Another great UN contribution to peace and security

Another great UN contribution to peace and security

The Wall Street Journal and New York Times both slam France today for what the NYT calls its “bait-and-switch tactics” in pushing for a robust 15,000-strong French-led UN force in south Lebanon to end the fighting and disarm Hezbollah, and then turning around and pledging only 400 troops to contribute to the force. The WSJ adds some unflattering remarks about Secretary of State Condoleezza Rice for being so gullible as to take at face value French pledges of assistance. The Sunday Times beats them both by observing that “[t]here are few more regular — or entertaining — sights than French statesmen indulging in grandiose statements of political and philosophical intent, and then proceeding to do absolutely nothing…. [T]he French are past masters at saying one thing and doing quite another. And they are all the more reliable for that.”

While I admit to being a little surprised about the brazenness of the French volte-face, I’m not surprised at all to see that UNIFIL – the UN force that’s been “temporarily” posted to maintain the peace in south Lebanon since 1978, through civil war, PLO and Syrian occupation, terrorist attacks, de facto Hezbollah takeover and Israeli invasions – is going to fail once again to maintain the peace.

(Apropos maintaining the peace, former peace negotiator Dennis Ross has an inadvertently comical piece in the Washington Post in which he urges engaging Syria in order to create an “enduring cease-fire” in south Lebanon like the enduring cease-fire Ross negotiated in 1993, and then again in 1996 when the enduring 1993 cease-fire broke down. With apologies to Mark Twain, it seems that bringing lasting peace to south Lebanon is the easiest thing in the world to do. Dennis Ross has done it thousands of times.)

Required work: Carry on the post about the UN force in south Lebanon, picking up after its final paragraph. The records that come next are from an unrelated source.

Data rows:
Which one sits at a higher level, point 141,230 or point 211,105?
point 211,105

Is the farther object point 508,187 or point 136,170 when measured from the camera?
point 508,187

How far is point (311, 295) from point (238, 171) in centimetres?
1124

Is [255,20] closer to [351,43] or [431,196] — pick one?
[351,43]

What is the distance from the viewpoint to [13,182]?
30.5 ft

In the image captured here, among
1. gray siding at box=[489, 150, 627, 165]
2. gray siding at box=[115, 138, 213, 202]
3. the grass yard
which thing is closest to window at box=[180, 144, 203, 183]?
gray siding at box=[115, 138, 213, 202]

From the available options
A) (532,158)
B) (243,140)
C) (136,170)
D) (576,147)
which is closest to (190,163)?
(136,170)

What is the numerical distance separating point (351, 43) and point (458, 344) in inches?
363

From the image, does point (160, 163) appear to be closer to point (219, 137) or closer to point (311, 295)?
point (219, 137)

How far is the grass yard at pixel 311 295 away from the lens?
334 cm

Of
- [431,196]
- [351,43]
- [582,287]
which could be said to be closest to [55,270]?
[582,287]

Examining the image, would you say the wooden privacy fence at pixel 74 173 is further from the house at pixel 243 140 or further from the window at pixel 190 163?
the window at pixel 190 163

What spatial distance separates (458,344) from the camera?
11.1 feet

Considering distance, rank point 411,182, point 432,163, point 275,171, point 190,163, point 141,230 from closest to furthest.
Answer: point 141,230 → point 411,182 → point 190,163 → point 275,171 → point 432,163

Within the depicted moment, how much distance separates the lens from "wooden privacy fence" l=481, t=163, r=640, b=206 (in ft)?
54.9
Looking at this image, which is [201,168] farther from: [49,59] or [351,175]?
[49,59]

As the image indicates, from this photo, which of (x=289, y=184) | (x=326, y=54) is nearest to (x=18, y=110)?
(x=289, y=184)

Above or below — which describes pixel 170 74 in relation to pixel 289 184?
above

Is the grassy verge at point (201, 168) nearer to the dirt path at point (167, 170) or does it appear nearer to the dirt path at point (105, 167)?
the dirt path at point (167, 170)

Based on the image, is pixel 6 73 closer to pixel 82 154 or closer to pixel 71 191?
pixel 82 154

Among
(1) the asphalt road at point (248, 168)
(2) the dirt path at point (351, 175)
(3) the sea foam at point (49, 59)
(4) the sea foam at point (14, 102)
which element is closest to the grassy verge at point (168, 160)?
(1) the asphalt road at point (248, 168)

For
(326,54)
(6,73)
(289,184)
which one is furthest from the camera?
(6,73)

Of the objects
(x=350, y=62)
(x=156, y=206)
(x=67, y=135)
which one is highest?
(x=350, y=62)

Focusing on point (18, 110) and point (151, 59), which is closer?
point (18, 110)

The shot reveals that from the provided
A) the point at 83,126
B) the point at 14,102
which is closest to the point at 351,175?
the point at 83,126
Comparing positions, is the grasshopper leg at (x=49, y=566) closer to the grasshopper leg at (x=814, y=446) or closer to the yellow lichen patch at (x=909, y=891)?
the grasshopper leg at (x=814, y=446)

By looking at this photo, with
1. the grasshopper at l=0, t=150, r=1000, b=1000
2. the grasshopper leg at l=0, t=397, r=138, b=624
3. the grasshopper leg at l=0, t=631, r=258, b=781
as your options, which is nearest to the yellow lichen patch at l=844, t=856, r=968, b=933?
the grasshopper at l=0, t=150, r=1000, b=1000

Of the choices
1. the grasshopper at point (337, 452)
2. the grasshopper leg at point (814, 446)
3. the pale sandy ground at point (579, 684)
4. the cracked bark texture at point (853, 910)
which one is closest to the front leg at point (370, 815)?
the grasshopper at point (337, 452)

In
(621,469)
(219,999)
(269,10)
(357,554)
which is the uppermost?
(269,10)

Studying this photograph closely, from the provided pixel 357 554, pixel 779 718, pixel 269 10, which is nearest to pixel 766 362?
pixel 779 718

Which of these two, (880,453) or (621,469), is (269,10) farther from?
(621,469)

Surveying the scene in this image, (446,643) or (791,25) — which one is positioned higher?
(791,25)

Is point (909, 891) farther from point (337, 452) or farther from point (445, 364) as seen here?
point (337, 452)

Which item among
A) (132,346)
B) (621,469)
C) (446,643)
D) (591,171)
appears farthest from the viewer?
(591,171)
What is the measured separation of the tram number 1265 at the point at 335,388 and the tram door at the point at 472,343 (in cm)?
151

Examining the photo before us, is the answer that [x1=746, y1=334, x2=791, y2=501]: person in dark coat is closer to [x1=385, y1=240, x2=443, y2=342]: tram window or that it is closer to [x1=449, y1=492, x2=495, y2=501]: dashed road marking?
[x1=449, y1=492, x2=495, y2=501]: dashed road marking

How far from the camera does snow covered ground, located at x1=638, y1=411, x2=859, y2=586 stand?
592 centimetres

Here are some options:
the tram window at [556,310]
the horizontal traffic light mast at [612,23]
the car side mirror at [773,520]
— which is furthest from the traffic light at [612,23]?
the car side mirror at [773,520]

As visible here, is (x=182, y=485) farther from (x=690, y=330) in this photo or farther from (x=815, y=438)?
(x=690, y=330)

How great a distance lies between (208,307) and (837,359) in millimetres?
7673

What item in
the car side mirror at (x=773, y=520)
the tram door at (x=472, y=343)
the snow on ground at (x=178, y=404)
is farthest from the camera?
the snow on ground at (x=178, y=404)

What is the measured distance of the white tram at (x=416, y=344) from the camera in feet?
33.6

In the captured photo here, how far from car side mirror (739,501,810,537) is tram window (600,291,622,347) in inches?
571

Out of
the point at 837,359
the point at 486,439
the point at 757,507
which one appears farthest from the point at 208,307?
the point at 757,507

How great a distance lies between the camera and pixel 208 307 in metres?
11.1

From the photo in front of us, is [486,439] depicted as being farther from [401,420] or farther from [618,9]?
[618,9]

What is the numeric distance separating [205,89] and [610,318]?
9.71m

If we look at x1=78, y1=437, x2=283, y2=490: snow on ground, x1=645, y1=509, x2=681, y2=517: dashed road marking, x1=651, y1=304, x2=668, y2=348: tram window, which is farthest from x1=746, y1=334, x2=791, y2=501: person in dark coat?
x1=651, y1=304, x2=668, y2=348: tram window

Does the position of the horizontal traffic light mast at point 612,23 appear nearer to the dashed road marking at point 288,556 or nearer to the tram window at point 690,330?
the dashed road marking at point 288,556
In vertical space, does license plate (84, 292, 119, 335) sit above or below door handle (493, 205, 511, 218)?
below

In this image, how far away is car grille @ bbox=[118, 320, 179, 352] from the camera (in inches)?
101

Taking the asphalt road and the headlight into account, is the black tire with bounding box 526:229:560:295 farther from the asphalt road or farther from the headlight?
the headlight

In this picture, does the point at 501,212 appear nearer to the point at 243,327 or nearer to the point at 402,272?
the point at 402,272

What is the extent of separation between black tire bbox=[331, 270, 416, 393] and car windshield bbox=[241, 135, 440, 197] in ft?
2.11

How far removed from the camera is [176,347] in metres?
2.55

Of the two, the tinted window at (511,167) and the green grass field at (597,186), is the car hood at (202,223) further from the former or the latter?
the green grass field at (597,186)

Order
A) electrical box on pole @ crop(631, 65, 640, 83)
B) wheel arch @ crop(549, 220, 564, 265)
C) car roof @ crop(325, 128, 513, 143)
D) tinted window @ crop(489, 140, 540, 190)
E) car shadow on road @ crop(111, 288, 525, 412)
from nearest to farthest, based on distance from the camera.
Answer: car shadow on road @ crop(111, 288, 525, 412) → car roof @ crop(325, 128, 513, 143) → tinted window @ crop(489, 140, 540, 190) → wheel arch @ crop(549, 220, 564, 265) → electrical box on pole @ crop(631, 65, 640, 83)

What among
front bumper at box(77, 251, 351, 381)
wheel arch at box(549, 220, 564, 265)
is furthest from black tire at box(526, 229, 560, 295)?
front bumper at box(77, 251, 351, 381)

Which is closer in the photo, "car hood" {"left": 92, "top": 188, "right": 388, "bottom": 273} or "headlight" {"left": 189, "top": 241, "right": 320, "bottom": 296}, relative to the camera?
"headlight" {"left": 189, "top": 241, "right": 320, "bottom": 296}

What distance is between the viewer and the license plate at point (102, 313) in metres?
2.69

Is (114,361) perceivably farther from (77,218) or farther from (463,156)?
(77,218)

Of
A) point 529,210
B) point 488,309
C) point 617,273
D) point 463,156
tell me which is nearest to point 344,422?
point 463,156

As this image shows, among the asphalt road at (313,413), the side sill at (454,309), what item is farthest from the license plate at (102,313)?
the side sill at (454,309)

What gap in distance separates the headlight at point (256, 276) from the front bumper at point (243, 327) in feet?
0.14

Task result:
UN forces have an abysmal record regarding the Arab-Israeli conflict, and UNIFIL may hold pride of place (although I would vote for UNEF withdrawing from the Sinai in order to pave the way for the Six Day War in 1967). UNIFIL forces not only sat passively by when Hezbollah used UN-marked vehicles to kidnap three Israeli soldiers October 7, 2000 in an event that served as the prelude to this year’s July 12 kidnapping, they filmed the event and then lied about it, hiding the tapes from Israel. And Kofi Annan, after a friendly meeting with Hezbollah chieftan Sheikh Sayyed Hassan Nasrallah in 2000, pronounced that “[t]he cooperation [with Hezbollah] has always been good and we want to maintain it.”

Now, although disarming Hezbollah, especially south of the Litani River, is perhaps the key part of Security Council Resolution 1701, Kofi Annan has hastened to explain that disarming Hezbollah is not part of the “direct mandate” of UNIFIL; rather, UNIFIL will back up the Lebanese army, which, according to the Lebanese government “won’t be deployed to south Lebanon to disarm Hezbollah.” Deputy Secretary-General Mark Malloch Brown later clarified that “I think we have been very clear on that, [UNIFIL] is not going to be a force … of offensive effort to disarm Hezbullah.”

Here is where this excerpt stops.